Vacation in the northern states

So we had a couple of airline trips coming on Southwest because of their Rapid Rewards program.

And we have this companion pass thing. And a reward weekend from the Avis people.

And we saw this opportunity to get four more states for our geocaching collection. Put it all together, and we found ourselves in Buffalo Wyoming, at the Occidental Hotel, built in 1880,


with one haunted room that you can't actually stay in because it's the library now.
 See the cool dinosaur skull? I think that may be the ghost.

We ate dinner in a private dining room - OK, maybe semi-private, but that's private - and I had a bison steak. Here's the view:
 It gets better. We stayed on a Thursday night, which happens to be when the musicians meet in the saloon to play blue grass music for a few hours:

See the cool old guy in the middle of the photo? He can play just about any instrument, and play it well. I could have bellied up to the bar except it was crowded, so I saved that for the next day:
Next we made a run to Montana, and got few caches in that state, then hopped over to North Dakota.

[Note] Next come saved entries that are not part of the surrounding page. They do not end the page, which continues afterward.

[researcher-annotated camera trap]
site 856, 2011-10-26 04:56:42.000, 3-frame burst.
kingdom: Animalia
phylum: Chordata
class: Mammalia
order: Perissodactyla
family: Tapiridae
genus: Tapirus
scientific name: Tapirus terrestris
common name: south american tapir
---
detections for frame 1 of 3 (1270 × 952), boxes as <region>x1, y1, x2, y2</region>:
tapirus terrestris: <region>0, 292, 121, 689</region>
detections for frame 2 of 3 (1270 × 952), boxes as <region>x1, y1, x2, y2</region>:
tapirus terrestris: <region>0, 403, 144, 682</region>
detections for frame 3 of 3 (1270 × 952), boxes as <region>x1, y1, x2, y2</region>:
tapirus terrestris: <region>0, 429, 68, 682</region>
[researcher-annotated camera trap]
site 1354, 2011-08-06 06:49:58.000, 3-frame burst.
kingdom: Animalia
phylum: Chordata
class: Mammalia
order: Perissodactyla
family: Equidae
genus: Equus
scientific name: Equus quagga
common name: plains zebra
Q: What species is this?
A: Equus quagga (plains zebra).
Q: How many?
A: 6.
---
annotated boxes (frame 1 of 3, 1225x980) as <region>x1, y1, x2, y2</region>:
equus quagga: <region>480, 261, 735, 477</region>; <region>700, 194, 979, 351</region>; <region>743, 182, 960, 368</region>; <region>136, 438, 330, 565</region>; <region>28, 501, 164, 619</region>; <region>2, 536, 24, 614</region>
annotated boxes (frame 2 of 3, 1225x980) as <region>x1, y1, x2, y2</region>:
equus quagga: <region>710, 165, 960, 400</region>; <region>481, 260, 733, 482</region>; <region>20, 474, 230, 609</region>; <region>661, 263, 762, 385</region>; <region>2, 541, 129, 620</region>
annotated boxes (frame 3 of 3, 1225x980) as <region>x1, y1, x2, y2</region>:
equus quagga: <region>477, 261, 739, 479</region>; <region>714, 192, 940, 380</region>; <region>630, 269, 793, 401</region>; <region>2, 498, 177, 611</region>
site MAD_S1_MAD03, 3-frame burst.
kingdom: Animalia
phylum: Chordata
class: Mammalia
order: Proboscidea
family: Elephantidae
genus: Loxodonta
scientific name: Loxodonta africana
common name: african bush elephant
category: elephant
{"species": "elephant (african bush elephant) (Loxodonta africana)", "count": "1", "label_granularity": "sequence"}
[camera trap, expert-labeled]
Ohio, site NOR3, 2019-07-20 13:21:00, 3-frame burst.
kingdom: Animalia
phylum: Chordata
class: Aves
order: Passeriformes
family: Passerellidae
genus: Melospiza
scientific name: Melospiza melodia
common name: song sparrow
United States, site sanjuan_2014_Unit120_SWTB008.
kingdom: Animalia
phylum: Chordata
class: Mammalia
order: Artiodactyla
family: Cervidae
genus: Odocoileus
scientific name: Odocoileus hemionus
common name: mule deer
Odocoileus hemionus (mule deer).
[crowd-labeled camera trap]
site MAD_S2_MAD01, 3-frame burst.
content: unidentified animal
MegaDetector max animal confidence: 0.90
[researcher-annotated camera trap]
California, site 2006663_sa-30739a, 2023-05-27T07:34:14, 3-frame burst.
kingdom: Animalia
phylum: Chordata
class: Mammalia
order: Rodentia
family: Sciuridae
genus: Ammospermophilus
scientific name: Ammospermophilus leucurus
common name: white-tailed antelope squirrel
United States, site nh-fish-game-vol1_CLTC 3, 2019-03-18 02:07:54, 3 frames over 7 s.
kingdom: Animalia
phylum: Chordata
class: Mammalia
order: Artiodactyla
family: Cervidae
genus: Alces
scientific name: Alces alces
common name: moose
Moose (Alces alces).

There we did some more caching, including some rarely traveled dirt roads. But those caches count, and we had North Dakota. But the real fun was in South Dakota. I really wanted to go there because in Rapid City, where I lived as a mere child a half century ago, there is this magical place called Dinosaur Park. I loved that place, and I wanted to see it again, and incidentally pick up a cache in the shadow of the largest dinosaur.
OK, maybe not in the shadow of it, but within a short stroll. My GPSer was leading me all over the place, since I hadn't bothered to calibrate it after changing batteries, so GA sat on a rock until I could stumble upon GZ (ground zero). While I kept stumbling around, trying not to fall off the cliff, she realized she was sitting within arm's reach of the cache, and logged the find. Brothers.
On the way out, I said goodbye to my favorite dinosaur, the duck bill, which was first found in South Dakota.
From there we went to another site I remembered as a child, the Bad Lands. Here, the erosion has carved fantastic shapes and exposed lots of dino fossils. And of course there are some Earth Caches.



No trip to South Dakota would be complete without a visit to Mt. Rushmore... especially on the weekend of the 4th of  July. We were there for a special ceremony, with an F-15 flying over the faces at 9:11 to thumb our noses at the pigs who brought the towers down.